[AIM OF THE EXERCISE] Below are records. Return each one exactly as written.

[Stored items]
------------

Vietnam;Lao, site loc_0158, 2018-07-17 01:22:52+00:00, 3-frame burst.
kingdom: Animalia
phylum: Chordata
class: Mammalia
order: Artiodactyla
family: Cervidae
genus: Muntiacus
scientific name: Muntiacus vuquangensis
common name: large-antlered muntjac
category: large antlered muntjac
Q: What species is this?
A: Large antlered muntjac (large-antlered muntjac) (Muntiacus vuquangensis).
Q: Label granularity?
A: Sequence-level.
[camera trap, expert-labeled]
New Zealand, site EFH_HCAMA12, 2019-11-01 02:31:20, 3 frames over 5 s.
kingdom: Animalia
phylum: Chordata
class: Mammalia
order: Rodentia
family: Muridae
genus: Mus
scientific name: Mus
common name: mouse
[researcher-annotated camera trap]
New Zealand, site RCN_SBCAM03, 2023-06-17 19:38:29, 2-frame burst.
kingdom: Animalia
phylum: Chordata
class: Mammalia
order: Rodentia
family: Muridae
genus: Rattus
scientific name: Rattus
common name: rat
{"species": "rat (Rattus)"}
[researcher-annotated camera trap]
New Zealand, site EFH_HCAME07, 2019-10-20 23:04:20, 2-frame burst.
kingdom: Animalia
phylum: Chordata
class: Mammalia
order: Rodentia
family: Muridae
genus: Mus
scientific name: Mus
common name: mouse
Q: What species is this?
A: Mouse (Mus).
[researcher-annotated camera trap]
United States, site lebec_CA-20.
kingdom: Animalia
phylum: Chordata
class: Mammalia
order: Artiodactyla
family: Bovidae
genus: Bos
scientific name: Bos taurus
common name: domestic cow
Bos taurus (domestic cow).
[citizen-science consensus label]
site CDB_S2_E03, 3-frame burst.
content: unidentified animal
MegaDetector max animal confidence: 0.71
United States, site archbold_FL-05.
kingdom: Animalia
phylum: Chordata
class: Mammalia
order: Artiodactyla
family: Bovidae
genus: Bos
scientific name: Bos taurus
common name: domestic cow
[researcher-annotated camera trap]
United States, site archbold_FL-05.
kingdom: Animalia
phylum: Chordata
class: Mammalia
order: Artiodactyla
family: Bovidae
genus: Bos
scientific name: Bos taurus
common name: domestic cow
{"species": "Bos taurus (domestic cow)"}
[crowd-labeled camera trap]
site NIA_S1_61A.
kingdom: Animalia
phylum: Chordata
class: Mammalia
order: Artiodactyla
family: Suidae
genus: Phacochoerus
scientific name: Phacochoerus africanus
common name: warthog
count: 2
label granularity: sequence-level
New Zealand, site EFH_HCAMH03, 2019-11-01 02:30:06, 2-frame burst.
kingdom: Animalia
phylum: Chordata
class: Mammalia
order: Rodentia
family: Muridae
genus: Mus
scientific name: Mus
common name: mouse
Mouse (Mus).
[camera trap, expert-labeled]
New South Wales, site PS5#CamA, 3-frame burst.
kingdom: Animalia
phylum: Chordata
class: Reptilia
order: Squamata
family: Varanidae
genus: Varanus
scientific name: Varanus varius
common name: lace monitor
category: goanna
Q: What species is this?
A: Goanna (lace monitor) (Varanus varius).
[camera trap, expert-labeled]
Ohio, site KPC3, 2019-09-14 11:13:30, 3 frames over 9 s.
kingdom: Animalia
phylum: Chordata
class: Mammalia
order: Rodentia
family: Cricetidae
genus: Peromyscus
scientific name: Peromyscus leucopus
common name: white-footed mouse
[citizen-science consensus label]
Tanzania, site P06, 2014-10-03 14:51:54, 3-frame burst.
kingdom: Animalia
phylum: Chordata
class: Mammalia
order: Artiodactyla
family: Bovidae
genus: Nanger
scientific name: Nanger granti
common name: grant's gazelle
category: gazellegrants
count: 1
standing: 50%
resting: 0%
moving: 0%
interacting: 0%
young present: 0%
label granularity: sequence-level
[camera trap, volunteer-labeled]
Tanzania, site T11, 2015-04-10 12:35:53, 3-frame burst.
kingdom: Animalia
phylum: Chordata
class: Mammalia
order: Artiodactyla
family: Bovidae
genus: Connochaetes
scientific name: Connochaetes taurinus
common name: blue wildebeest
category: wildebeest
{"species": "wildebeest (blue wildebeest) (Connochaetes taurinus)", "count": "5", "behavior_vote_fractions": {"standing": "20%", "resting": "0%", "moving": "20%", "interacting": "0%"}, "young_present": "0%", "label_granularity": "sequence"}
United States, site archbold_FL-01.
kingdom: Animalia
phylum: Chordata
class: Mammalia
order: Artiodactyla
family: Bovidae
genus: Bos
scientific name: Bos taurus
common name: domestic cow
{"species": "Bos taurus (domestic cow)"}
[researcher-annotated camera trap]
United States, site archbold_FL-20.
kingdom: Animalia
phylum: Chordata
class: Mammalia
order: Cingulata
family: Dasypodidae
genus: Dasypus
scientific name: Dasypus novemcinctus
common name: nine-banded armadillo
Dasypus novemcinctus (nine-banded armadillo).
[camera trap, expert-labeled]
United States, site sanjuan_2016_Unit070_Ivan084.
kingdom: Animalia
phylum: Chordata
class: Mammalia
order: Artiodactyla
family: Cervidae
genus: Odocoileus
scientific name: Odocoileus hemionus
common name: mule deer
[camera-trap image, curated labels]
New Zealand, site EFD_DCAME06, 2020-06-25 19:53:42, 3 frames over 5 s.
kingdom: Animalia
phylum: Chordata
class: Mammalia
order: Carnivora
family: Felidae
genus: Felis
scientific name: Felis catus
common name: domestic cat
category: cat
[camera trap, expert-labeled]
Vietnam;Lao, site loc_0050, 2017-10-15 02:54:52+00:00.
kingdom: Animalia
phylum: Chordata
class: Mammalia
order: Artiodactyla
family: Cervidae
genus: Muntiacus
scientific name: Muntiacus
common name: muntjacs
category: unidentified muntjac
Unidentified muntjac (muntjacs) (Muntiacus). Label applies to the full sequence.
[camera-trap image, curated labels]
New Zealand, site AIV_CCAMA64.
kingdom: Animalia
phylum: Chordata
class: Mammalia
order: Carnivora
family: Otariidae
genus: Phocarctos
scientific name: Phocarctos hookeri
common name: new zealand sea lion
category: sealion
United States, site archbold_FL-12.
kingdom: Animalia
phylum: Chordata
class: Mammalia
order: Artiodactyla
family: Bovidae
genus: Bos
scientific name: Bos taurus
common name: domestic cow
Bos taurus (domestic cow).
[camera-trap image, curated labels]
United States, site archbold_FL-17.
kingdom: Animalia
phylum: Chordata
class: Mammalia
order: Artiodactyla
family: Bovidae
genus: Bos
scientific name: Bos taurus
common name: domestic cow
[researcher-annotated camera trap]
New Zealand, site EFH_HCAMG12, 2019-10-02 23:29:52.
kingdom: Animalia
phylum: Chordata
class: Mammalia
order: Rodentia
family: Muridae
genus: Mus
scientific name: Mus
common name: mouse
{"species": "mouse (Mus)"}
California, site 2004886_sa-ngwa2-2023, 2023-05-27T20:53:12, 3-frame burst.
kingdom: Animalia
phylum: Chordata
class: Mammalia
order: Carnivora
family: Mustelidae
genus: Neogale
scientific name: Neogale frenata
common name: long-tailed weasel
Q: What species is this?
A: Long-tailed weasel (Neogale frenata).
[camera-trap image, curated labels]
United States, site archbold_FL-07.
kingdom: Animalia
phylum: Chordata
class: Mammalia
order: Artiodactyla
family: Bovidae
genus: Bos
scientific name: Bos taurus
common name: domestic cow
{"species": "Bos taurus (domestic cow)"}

------------

[RESPONSE FOR THIS EXERCISE]
Vietnam;Lao, site loc_0158, 2018-07-17 01:22:52+00:00, 3-frame burst.
kingdom: Animalia
phylum: Chordata
class: Mammalia
order: Artiodactyla
family: Cervidae
genus: Muntiacus
scientific name: Muntiacus vuquangensis
common name: large-antlered muntjac
category: large antlered muntjac
Q: What species is this?
A: Large antlered muntjac (large-antlered muntjac) (Muntiacus vuquangensis).
Q: Label granularity?
A: Sequence-level.
[camera trap, expert-labeled]
New Zealand, site EFH_HCAMA12, 2019-11-01 02:31:20, 3 frames over 5 s.
kingdom: Animalia
phylum: Chordata
class: Mammalia
order: Rodentia
family: Muridae
genus: Mus
scientific name: Mus
common name: mouse
[researcher-annotated camera trap]
New Zealand, site RCN_SBCAM03, 2023-06-17 19:38:29, 2-frame burst.
kingdom: Animalia
phylum: Chordata
class: Mammalia
order: Rodentia
family: Muridae
genus: Rattus
scientific name: Rattus
common name: rat
{"species": "rat (Rattus)"}
[researcher-annotated camera trap]
New Zealand, site EFH_HCAME07, 2019-10-20 23:04:20, 2-frame burst.
kingdom: Animalia
phylum: Chordata
class: Mammalia
order: Rodentia
family: Muridae
genus: Mus
scientific name: Mus
common name: mouse
Q: What species is this?
A: Mouse (Mus).
[researcher-annotated camera trap]
United States, site lebec_CA-20.
kingdom: Animalia
phylum: Chordata
class: Mammalia
order: Artiodactyla
family: Bovidae
genus: Bos
scientific name: Bos taurus
common name: domestic cow
Bos taurus (domestic cow).
[citizen-science consensus label]
site CDB_S2_E03, 3-frame burst.
content: unidentified animal
MegaDetector max animal confidence: 0.71
United States, site archbold_FL-05.
kingdom: Animalia
phylum: Chordata
class: Mammalia
order: Artiodactyla
family: Bovidae
genus: Bos
scientific name: Bos taurus
common name: domestic cow
[researcher-annotated camera trap]
United States, site archbold_FL-05.
kingdom: Animalia
phylum: Chordata
class: Mammalia
order: Artiodactyla
family: Bovidae
genus: Bos
scientific name: Bos taurus
common name: domestic cow
{"species": "Bos taurus (domestic cow)"}
[crowd-labeled camera trap]
site NIA_S1_61A.
kingdom: Animalia
phylum: Chordata
class: Mammalia
order: Artiodactyla
family: Suidae
genus: Phacochoerus
scientific name: Phacochoerus africanus
common name: warthog
count: 2
label granularity: sequence-level
New Zealand, site EFH_HCAMH03, 2019-11-01 02:30:06, 2-frame burst.
kingdom: Animalia
phylum: Chordata
class: Mammalia
order: Rodentia
family: Muridae
genus: Mus
scientific name: Mus
common name: mouse
Mouse (Mus).
[camera trap, expert-labeled]
New South Wales, site PS5#CamA, 3-frame burst.
kingdom: Animalia
phylum: Chordata
class: Reptilia
order: Squamata
family: Varanidae
genus: Varanus
scientific name: Varanus varius
common name: lace monitor
category: goanna
Q: What species is this?
A: Goanna (lace monitor) (Varanus varius).
[camera trap, expert-labeled]
Ohio, site KPC3, 2019-09-14 11:13:30, 3 frames over 9 s.
kingdom: Animalia
phylum: Chordata
class: Mammalia
order: Rodentia
family: Cricetidae
genus: Peromyscus
scientific name: Peromyscus leucopus
common name: white-footed mouse
[citizen-science consensus label]
Tanzania, site P06, 2014-10-03 14:51:54, 3-frame burst.
kingdom: Animalia
phylum: Chordata
class: Mammalia
order: Artiodactyla
family: Bovidae
genus: Nanger
scientific name: Nanger granti
common name: grant's gazelle
category: gazellegrants
count: 1
standing: 50%
resting: 0%
moving: 0%
interacting: 0%
young present: 0%
label granularity: sequence-level
[camera trap, volunteer-labeled]
Tanzania, site T11, 2015-04-10 12:35:53, 3-frame burst.
kingdom: Animalia
phylum: Chordata
class: Mammalia
order: Artiodactyla
family: Bovidae
genus: Connochaetes
scientific name: Connochaetes taurinus
common name: blue wildebeest
category: wildebeest
{"species": "wildebeest (blue wildebeest) (Connochaetes taurinus)", "count": "5", "behavior_vote_fractions": {"standing": "20%", "resting": "0%", "moving": "20%", "interacting": "0%"}, "young_present": "0%", "label_granularity": "sequence"}
United States, site archbold_FL-01.
kingdom: Animalia
phylum: Chordata
class: Mammalia
order: Artiodactyla
family: Bovidae
genus: Bos
scientific name: Bos taurus
common name: domestic cow
{"species": "Bos taurus (domestic cow)"}
[researcher-annotated camera trap]
United States, site archbold_FL-20.
kingdom: Animalia
phylum: Chordata
class: Mammalia
order: Cingulata
family: Dasypodidae
genus: Dasypus
scientific name: Dasypus novemcinctus
common name: nine-banded armadillo
Dasypus novemcinctus (nine-banded armadillo).
[camera trap, expert-labeled]
United States, site sanjuan_2016_Unit070_Ivan084.
kingdom: Animalia
phylum: Chordata
class: Mammalia
order: Artiodactyla
family: Cervidae
genus: Odocoileus
scientific name: Odocoileus hemionus
common name: mule deer
[camera-trap image, curated labels]
New Zealand, site EFD_DCAME06, 2020-06-25 19:53:42, 3 frames over 5 s.
kingdom: Animalia
phylum: Chordata
class: Mammalia
order: Carnivora
family: Felidae
genus: Felis
scientific name: Felis catus
common name: domestic cat
category: cat
[camera trap, expert-labeled]
Vietnam;Lao, site loc_0050, 2017-10-15 02:54:52+00:00.
kingdom: Animalia
phylum: Chordata
class: Mammalia
order: Artiodactyla
family: Cervidae
genus: Muntiacus
scientific name: Muntiacus
common name: muntjacs
category: unidentified muntjac
Unidentified muntjac (muntjacs) (Muntiacus). Label applies to the full sequence.
[camera-trap image, curated labels]
New Zealand, site AIV_CCAMA64.
kingdom: Animalia
phylum: Chordata
class: Mammalia
order: Carnivora
family: Otariidae
genus: Phocarctos
scientific name: Phocarctos hookeri
common name: new zealand sea lion
category: sealion
United States, site archbold_FL-12.
kingdom: Animalia
phylum: Chordata
class: Mammalia
order: Artiodactyla
family: Bovidae
genus: Bos
scientific name: Bos taurus
common name: domestic cow
Bos taurus (domestic cow).
[camera-trap image, curated labels]
United States, site archbold_FL-17.
kingdom: Animalia
phylum: Chordata
class: Mammalia
order: Artiodactyla
family: Bovidae
genus: Bos
scientific name: Bos taurus
common name: domestic cow
[researcher-annotated camera trap]
New Zealand, site EFH_HCAMG12, 2019-10-02 23:29:52.
kingdom: Animalia
phylum: Chordata
class: Mammalia
order: Rodentia
family: Muridae
genus: Mus
scientific name: Mus
common name: mouse
{"species": "mouse (Mus)"}
California, site 2004886_sa-ngwa2-2023, 2023-05-27T20:53:12, 3-frame burst.
kingdom: Animalia
phylum: Chordata
class: Mammalia
order: Carnivora
family: Mustelidae
genus: Neogale
scientific name: Neogale frenata
common name: long-tailed weasel
Q: What species is this?
A: Long-tailed weasel (Neogale frenata).
[camera-trap image, curated labels]
United States, site archbold_FL-07.
kingdom: Animalia
phylum: Chordata
class: Mammalia
order: Artiodactyla
family: Bovidae
genus: Bos
scientific name: Bos taurus
common name: domestic cow
{"species": "Bos taurus (domestic cow)"}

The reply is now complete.